An alternative way of estimating a cumulative logistic model with complex survey data
Section 2. A simple example

Table of contents

The National Survey on Drug Use and Health (NSDUH) is an annual survey of the civilian, noninstitutionalized population aged 12 or older living in the United States. Using NSDUH data from 2006 to 2010, we focus on a survey question given to adolescents (12-17) who received depression treatment in the past year:

During the past 12 months, how much has treatment or counseling helped you?

The viable responses were: Not at all (l); A little (2); Some (3); A lot (4); or Extremely (5).

We discarded missing and invalid responses both to this question and to the question of whether the respondent received depression treatment in the past year. We will return to this practice in the discussion section.

Using SAS, we estimated the following simple cumulative logistic model:

$E (y_{l k} | x_{k}) = \frac{\exp (α_{l} + m e d s_{k} β)}{1 + \exp (α_{l} + m e d s_{k} β)}$ for $l = 1, \dots, L - 1, (2.1)$

where $m e d s = 1$ when respondent $k$ was taking medication for depression (0 otherwise), with both pseudo-maximum-likelihood and the design-sensitive technique. For pseudo-maximum-likelihood estimation, we reversed the order of the responses with $y_{1 k} = 1$ when $k$ responded that treatment (or counseling) helped extremely, $y_{2 k} = 1$ when $k$ responded that treatment helped extremely or a lot, $y_{3 k} = 1$ when $k$ responded that treatment helped more than a little, and $y_{4 k} = 1$ when $k$ responded that treatment helped at least a little. Finally, $y_{5 k} = 1 - y_{4 k} = 1$ when $k$ responded that treatment did not help at all. In SAS, this meant dependent variable $Y$ was set equal to 1 when treatment helped extremely, to 2 when treatment helped a lot, $\dots,$ and to 5 when treatment didn’t help at all.

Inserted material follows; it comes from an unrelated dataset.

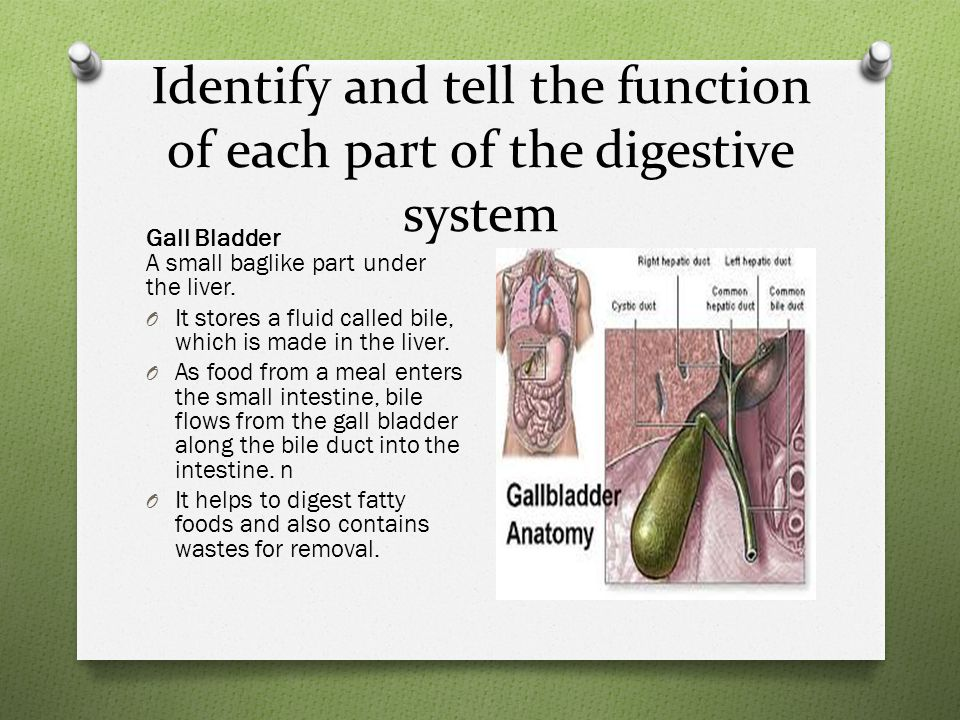 Identify and tell the function of each part of the digestive system Gall Bladder A small baglike part under the liver.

For the design-sensitive technique, we created four observations from $k$ in a new data set. In the $i^{th}$ observation labeled $C = i$ in SAS, a class (categorical) variable added to the model statement, we created a dependent variable (D) equal to $y_{i k}$ in equation (2.1). We needed to add EVENT = “1” after D in the model statement because we were modeling when $D = 1.$

SAS code for both estimation techniques are in the appendix. The NSDUH data set we used had 60 variance strata with two variance primary sampling units (PSUs) in each and analysis weights based on the probabilities of selection and unit response.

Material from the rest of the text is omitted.